The critical rocket firing began around 5:47 a.m. EDT and ended as planned at 6:27 a.m., putting the spacecraft into an orbit tilted 30 degrees from the moon's poles with a low point of 136 miles and a high point of 1,926 miles.
"All stations, this is flight," said lead flight director Rick Saylor. "Congratulations on a successful LOI (lunar orbit insertion) to return NASA to the moon."
Over the next five days, the Lunar Reconnaissance Orbiter will carry out four additional rocket firings to put the spacecraft in its so-called commissioning orbit with a low point of just 18.5 miles above the moon's south pole and a high point of 134 miles above the north pole. The orbit eventually will be circularized at about 31 miles above the moon.
"The tracking shows we're essentially where we planned to be, we're at the moon," said Craig Tooley, the LRO project manager at NASA's Goddard Space Flight Center. "It went like clockwork. With a mission like this, we spent literally years practicing for every possible contingency to be ready for this. In the end, it went exactly as planned."
LRO will spend two months in its commissioning orbit for instrument checkout and calibration before maneuvering into the desired 31-mile-high mapping orbit.
Equipped with seven state-of-the-art cameras and other instruments, LRO will look for suitable landing sites for future manned missions while creating the most detailed lunar atlas ever assembled.
The two-ton solar-powered spacecraft also will measure the solar and cosmic radiation that future lunar explorers will face and map out the surface topology, mineralogy, and chemical composition of Earth's nearest neighbor. One year will be spent scouting future landing sites followed by three years of purely scientific observations.
"Over the course of an entire year...we will have a global measurement of the moon and have a new set of data, essentially a new atlas of the moon that has not only measurements of topology and temperature but minerals and then global images of the moon," LRO project scientist Rich Vondrak said before launch.

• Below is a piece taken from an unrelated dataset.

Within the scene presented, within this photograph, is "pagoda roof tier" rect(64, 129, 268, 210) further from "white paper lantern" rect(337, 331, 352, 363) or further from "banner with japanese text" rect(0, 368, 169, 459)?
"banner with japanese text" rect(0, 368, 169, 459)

"One of our primary objectives is to identify safe landing sites for future human return to the moon. The Apollo program accepted risk and was able to have safe landings. We want to return to the moon, make repeated landings in some areas and be able to go there with a higher degree of safety."
Using the data collected by LRO, he said, "we'll get new views of the moon and we will prepare for the next generation of explorers and scientists the handbook, the guidebook for future exploration of the moon."
LRO was launched by an Atlas 5 rocket from the Cape Canaveral Air Force Station last Thursday along with a companion spacecraft, the $79 million Lunar Crater Observation and Sensing Satellite, or LCROSS. The two spacecraft separated shortly after launch.
LCROSS is designed to guide the Atlas 5's spent Centaur second stage to an impact in a permanently shadowed crater near the moon's south pole on October 9. Instruments aboard LCROSS, LRO, the Hubble Space Telescope and at observatories on Earth will study the debris thrown up by the crash to look for evidence of ice, a critical resource for future outposts.
Updated at 2:40 p.m. EDT: Adding the name of the LRO flight director.